[Provided data]
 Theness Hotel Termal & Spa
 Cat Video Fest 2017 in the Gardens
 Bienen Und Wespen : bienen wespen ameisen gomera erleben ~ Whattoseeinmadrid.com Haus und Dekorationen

[Aim of the exercise] All the lines above should appear again in the answer, exactly as written.

[The answer]
 Theness Hotel Termal & Spa
 Cat Video Fest 2017 in the Gardens
 Bienen Und Wespen : bienen wespen ameisen gomera erleben ~ Whattoseeinmadrid.com Haus und Dekorationen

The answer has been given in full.